Ele ofereceu o tesouro ao Museu do Louvre de Paris e ao Hermitage, em São Petersburgo, mas sem sucesso. Por fim, doou-o aos alemães, recebendo grande reconhecimento por isso: tornou-se membro honorário da Sociedade de Antropologia, Etnologia e Pré-História de Berlim e cidadão honorário da capital alemã.

No tumulto da Segunda Guerra Mundial, o tesouro foi parar na Rússia, sendo considerado perdido por muitos anos. Hoje é mantido no Museu Pushkin de Moscou. A Alemanha tenta, há vários anos, trazer o tesouro a museus alemães, mas a Rússia se recusa a entregá-lo, com o argumento de que se trata de uma compensação por danos de guerra. O governo turco também o reivindica e negocia com a Rússia há vários anos.

"Certamente o arqueólogo mais conhecido"

Ainda durante a vida de Schliemann, cresceram as suspeitas de que o achado sensacional não fosse o "tesouro de Príamo". Em Micenas, onde escavou de 1874 a 1876, também cometeu um grave erro: a máscara de ouro que encontrou ali não pertencia ao comandante do exército micênico Agamenon.

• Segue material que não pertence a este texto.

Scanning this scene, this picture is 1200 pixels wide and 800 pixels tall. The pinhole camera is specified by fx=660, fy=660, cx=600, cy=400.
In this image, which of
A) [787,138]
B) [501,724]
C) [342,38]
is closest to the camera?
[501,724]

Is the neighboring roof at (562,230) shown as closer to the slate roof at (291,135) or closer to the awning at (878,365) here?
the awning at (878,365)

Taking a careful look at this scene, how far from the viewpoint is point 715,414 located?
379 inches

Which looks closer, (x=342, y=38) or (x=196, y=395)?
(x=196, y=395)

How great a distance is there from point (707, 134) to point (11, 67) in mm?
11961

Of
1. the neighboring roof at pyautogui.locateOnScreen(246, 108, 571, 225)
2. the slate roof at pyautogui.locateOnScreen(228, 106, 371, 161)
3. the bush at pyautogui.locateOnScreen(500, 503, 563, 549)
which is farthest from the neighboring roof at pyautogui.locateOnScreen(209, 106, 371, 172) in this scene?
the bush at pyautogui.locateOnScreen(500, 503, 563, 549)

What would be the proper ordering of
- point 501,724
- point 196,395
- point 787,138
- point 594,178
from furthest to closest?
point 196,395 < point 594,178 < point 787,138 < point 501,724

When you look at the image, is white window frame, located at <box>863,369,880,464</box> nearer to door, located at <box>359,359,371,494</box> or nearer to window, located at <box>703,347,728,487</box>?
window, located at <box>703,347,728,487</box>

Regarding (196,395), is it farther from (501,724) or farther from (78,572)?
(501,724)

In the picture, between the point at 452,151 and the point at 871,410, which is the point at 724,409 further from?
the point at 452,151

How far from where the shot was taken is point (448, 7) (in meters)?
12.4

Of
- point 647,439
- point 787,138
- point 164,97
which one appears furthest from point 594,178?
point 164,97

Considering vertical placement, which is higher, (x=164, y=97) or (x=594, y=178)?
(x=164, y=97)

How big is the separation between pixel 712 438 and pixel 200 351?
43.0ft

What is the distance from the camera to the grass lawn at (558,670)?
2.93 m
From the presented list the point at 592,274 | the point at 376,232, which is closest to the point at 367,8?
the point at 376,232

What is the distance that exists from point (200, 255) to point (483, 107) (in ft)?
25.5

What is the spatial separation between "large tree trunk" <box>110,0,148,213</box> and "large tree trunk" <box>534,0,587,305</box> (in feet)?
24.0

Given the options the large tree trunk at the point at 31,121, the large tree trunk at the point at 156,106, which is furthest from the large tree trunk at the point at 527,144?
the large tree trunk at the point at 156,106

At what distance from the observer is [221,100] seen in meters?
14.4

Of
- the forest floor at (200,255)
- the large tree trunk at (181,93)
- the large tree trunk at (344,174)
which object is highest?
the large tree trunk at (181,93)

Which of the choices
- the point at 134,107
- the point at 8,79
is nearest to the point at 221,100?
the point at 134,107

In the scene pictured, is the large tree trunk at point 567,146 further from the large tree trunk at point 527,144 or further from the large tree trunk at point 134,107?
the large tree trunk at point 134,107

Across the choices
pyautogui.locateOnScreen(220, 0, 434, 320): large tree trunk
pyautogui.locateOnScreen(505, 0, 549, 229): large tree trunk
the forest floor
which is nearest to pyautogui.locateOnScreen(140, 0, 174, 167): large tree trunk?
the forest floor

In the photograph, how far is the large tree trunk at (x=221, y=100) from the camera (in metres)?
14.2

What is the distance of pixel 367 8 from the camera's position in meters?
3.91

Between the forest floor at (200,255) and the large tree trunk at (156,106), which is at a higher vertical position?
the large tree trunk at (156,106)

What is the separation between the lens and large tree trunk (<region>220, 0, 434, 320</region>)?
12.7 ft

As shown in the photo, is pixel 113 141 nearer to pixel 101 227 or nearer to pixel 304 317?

No entanto, a posteridade perdoou seus julgamentos equivocados. Heinrich Schliemann morreu em Nápoles em 26 de dezembro de 1890, e hoje é conhecido mundialmente. "Independentemente de seu trabalho arqueológico, Schliemann está naturalmente associado ao nome Troia para todos os tempos", afirma o historiador Ernst Baltrusch. "Ele é certamente o arqueólogo mais conhecido no mundo, por causa de seu trabalho em Troia."